作業指示 1:
抜粋文のうち、「声明書は、長岡が婚約2年前に」から「し紛れの言葉をつづっている。」まで（両端を含む）をそのまま引用せよ。
作業指示 2:
抜粋文にある次の一文を英語に訳してください。「12月1日付大阪毎日朝刊は、長岡の兄・誠の声明書の内容を掲載している。」
作業指示 3:
抜粋文の声明書によれば、長岡が淋疾に感染したのは婚約の何年前か。

抜粋文:

-------------------------

「鳥潟博士の発表された虚構の言葉」長岡の兄による声明書
12月1日付大阪毎日朝刊は、長岡の兄・誠の声明書の内容を掲載している。「今年1月に、弟が鳥潟氏から結婚を申し込まれた時、約束はしていなかったが、某家との縁談があった際でしたので、最初はお断りしましたが、熱望されるままについに婚約が成立し、爾来10カ月の間、弟は令嬢とも交際し、鳥潟家へも出入りしていました」。
新婚初夜、弟から呼ばれた2人の宿泊先の奈良のホテルに駆け付けた兄は「まず私の胸を衝いたのは、常に口数の少ない弟のことさら沈んだ様子と、新婦の結婚前と変わらぬ水のごとき冷静さでした」と述べる。
「私たちはその時、弟の実に真摯な告白を聞いたのです。これを社会に公表することは私としては躊躇するところですが、鳥潟博士の発表された虚構の言葉に対し、愛嬢の将来を思われる骨肉の衷情を察することはできるのですが、ここに公表せねばならぬことはやむを得ないことです」
記事の見出しには「初夜に鳴いた雉」
声明書は、長岡が婚約2年前に「ごく軽度の淋疾に感染しましたが、ただちに治療法を講じて、婚約前には細菌学的にも全治とみなすべき状態にあったのです」とした。鳥潟家側から届いた覚書が「あまりにも予期しなかった」と不満と怒りをのぞかせ、「弟のような静かな性格には、理知よりも人間味、賢明よりも真情のある人を妻にしてやりたいと思います」と悔し紛れの言葉をつづっている。

-------------------------

元資料データ:
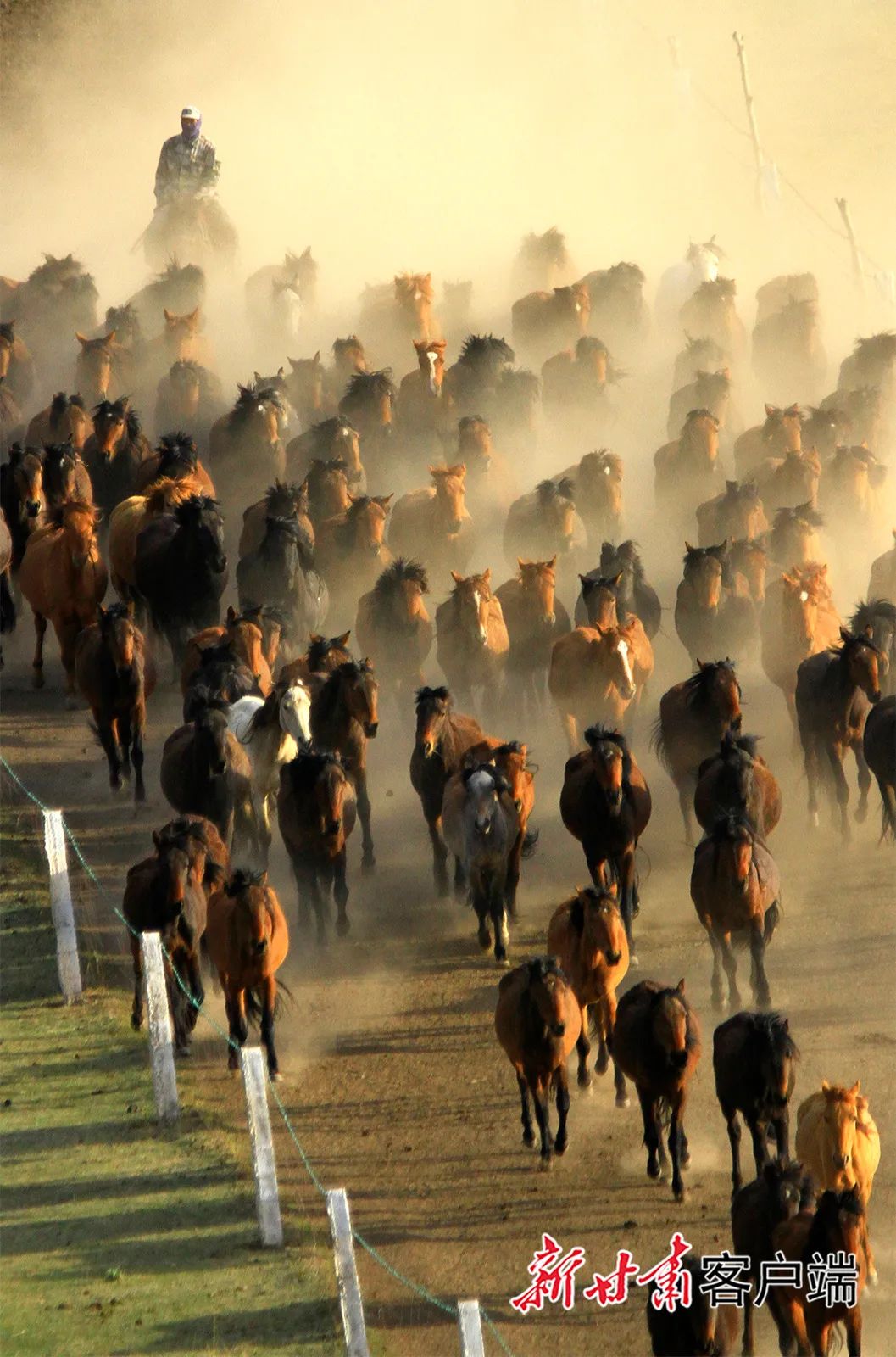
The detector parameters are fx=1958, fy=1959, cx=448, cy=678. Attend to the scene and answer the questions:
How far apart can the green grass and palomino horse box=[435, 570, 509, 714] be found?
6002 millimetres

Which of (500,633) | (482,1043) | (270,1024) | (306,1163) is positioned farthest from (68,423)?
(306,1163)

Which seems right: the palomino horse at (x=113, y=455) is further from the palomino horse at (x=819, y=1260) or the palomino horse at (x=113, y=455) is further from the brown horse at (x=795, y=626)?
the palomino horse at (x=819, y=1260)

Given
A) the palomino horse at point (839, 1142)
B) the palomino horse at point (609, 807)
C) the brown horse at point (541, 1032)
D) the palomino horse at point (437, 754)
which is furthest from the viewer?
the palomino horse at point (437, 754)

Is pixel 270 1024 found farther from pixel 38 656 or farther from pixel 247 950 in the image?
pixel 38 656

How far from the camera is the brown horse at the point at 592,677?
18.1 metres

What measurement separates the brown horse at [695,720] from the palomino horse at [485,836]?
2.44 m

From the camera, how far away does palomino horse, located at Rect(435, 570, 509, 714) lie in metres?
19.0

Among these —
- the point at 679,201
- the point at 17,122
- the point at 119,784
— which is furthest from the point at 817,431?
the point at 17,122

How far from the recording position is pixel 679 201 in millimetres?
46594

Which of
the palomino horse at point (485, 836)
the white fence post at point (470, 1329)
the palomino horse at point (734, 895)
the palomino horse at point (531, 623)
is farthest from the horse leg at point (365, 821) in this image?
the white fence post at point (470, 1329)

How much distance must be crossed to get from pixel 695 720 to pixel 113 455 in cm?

-------------------------

解答 1:
声明書は、長岡が婚約2年前に「ごく軽度の淋疾に感染しましたが、ただちに治療法を講じて、婚約前には細菌学的にも全治とみなすべき状態にあったのです」とした。鳥潟家側から届いた覚書が「あまりにも予期しなかった」と不満と怒りをのぞかせ、「弟のような静かな性格には、理知よりも人間味、賢明よりも真情のある人を妻にしてやりたいと思います」と悔し紛れの言葉をつづっている。

解答 2:
The December 1 morning edition of the Osaka Mainichi carried the contents of a statement by Makoto, Nagaoka's older brother.

解答 3:
婚約の2年前。